(Dataset excerpts)

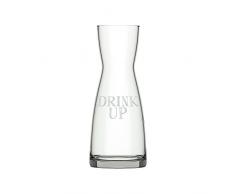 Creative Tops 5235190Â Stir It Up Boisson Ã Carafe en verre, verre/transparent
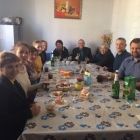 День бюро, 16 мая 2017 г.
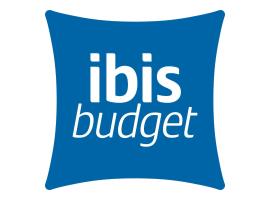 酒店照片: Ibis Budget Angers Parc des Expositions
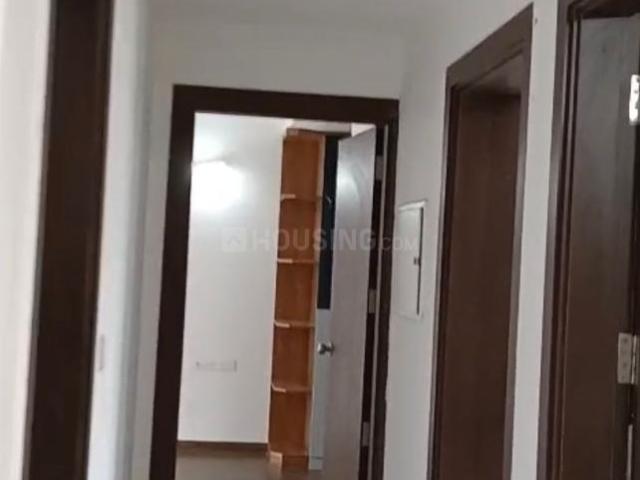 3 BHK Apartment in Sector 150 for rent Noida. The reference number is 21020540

(End Dataset excerpts)
(Dataset excerpts)

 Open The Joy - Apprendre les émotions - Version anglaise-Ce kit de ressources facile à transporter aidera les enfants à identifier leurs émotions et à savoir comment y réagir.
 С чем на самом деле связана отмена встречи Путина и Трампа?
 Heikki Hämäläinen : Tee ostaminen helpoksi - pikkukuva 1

(End Dataset excerpts)

Requirement: Return the material from the line containing "Creative Tops 5235190Â" through the line containing "3 BHK Apartment", exactly and in full, but without its pictures.

Response:
 Creative Tops 5235190Â Stir It Up Boisson Ã Carafe en verre, verre/transparent
 День бюро, 16 мая 2017 г.
 酒店照片: Ibis Budget Angers Parc des Expositions
 3 BHK Apartment in Sector 150 for rent Noida. The reference number is 21020540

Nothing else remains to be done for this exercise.